Letzter is a card game for 3 or 4 players in which the aim is not to win the last trick. It originated in Germany and the names mean "the last one". It should not be confused with Letzter Stich which is a much simpler, positive game in which the aim is to win the last trick.

==Rules ==
These rules are based on the Erweitertes Spielregelbüchlein aus Altenburg.

=== Four players ===
If four play, a full Piquet pack of 32 cards is used. The cards ranks (from highest to lowest) as follows: Ace, King, Queen, Jack, 10, 9, 8, 7. Seven cards are dealt to each player, the remaining 4 cards are held by the dealer. There are no trumps.

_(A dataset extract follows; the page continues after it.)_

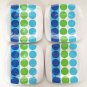Melamine Plastic Square Plates 9" Square w/ Rounded Corners Blue & Green Spheres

The dealer now 'shoves' any 3 cards (typically low value ones) to rearhand (the player on his left). Rearhand shoves any 2 cards to middlehand, who shoves one card in turn to forehand on the dealer's right. Thus everyone ends up with 8 cards.

Forehand now leads to the first trick and the remaining players, in clockwise order, aim to follow suit. If they are unable to, they may discard any card. The player who plays the highest card of the led suit wins the trick and leads to the next. The first 7 tricks do not count as far as the result is concerned, but the winner of the last trick, loses the game and scores a penalty point. If a player wins all the tricks, called a march (Durchmarsch), however, he wins and everyone else gets a penalty point.

=== Three players ===
If three play, the Sevens and Eights are removed. Each player is dealt 7 cards, the dealer gets 10. The dealer shoves 2 cards to rearhand who shoves one to middlehand, so that each player has a hand of 8 cards. Otherwise the rules are the same as those of the four-hand game.